Friday, April 29, 2011

Beverly Cleary

I am sure I tried to read Beverly Cleary's memoirs back in the day. Ramona Quimby is one of my favorite characters in all of fiction. I love the books about Ramona, and while I only owned Ramona Quimby, Age 8, I checked the others out from the library over and over. I also read Cleary's other books multiple times--Ralph S. Mouse was so important for a while, and Leigh Botts, the hero of Dear Mr. Henshaw, still is very important.

But I must have started the first memoir, A Girl From Yamhill, and just found it boring. I don't think I ever made it as far as My Own Two Feet, which is a lot better. A Girl From Yamhill is Cleary's early memories of living in Yamhill on a farm--until she's like six--and then her life in Portland until she goes away to college.

So I think I never made it out of Yamhill. The part of the first memoir that takes place in Portland is more interesting. Cleary had to memorize one hundred lines of poetry of her own choice, every year of high school! Awesome.

Cleary talks about how they read Carl Sandburg's "Chicago" and were inspired to write their own:
Portland.
Shipper of wheat,
Grower of roses.

Oregon.
Feller of trees,
Catcher of salmon.
She was obviously totally my kind of nerd in high school too; she and her best friend Claudine studied their The Century Handbook of Writing and worked the examples of "faulty diction" into their conversations.
Our conversation became sprinkled with gleeful vulgarisms we had never used before. When I announced my presence by noisily tap-dancing on the Klums' wooden porch and probably annoying all the neighbors on the block, Claudine said she was nowhere near ready for school.
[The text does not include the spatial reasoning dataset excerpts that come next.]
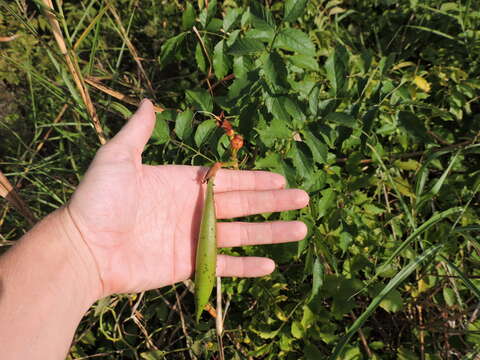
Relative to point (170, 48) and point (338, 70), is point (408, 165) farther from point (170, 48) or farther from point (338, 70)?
point (170, 48)

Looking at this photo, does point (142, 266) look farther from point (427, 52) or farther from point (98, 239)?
point (427, 52)

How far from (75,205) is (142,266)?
0.54 metres

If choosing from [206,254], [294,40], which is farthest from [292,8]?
[206,254]

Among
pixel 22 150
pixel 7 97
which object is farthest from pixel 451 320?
pixel 7 97

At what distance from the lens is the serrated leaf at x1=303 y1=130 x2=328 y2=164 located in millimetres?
1979

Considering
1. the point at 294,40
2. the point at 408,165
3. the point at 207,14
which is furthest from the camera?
the point at 408,165

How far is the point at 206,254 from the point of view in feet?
7.00

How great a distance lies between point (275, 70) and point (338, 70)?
438mm

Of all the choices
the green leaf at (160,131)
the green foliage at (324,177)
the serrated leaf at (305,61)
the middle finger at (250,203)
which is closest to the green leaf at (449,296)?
the green foliage at (324,177)

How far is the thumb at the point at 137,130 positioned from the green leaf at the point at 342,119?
0.98 m

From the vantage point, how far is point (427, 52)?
3145 mm

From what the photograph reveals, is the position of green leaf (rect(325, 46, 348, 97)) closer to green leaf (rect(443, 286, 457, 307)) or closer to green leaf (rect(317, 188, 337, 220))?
green leaf (rect(317, 188, 337, 220))

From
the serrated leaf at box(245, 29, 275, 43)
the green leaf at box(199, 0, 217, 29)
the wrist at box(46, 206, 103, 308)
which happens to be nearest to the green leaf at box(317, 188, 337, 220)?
the serrated leaf at box(245, 29, 275, 43)

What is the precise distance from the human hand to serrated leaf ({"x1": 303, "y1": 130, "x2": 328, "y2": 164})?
29 centimetres
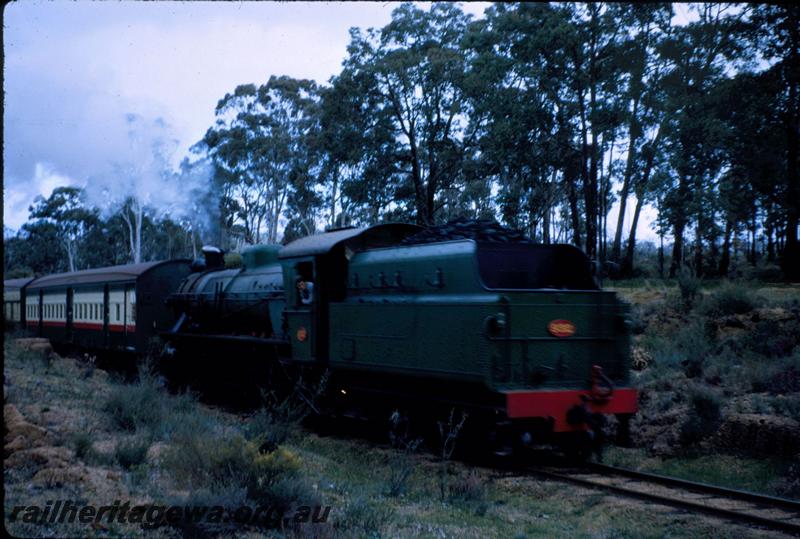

"I suspicioned you weren't."

Claudine's reply was something like, "This here shoe-lace broke."
Later, Beverly is dating a boy she isn't that into, and when he kisses her, "Being kissed by Gerhart was disappointing. I had expected a kiss to feel more like the time in Yamhill when I stuck my finger in the electric socket, only nice."

She chooses to recite "Patterns" by Amy Lowell for a dramatics class, which cracks me up. When Beverly rehearses it, Claudine says, "Wow! You're sure brave!"

I'm still reading My Own Two Feet, and loving it. "How terribly--I pulled a word from my reading vocabulary that I had never spoken--risqué. Black lace underwear! Gosh!"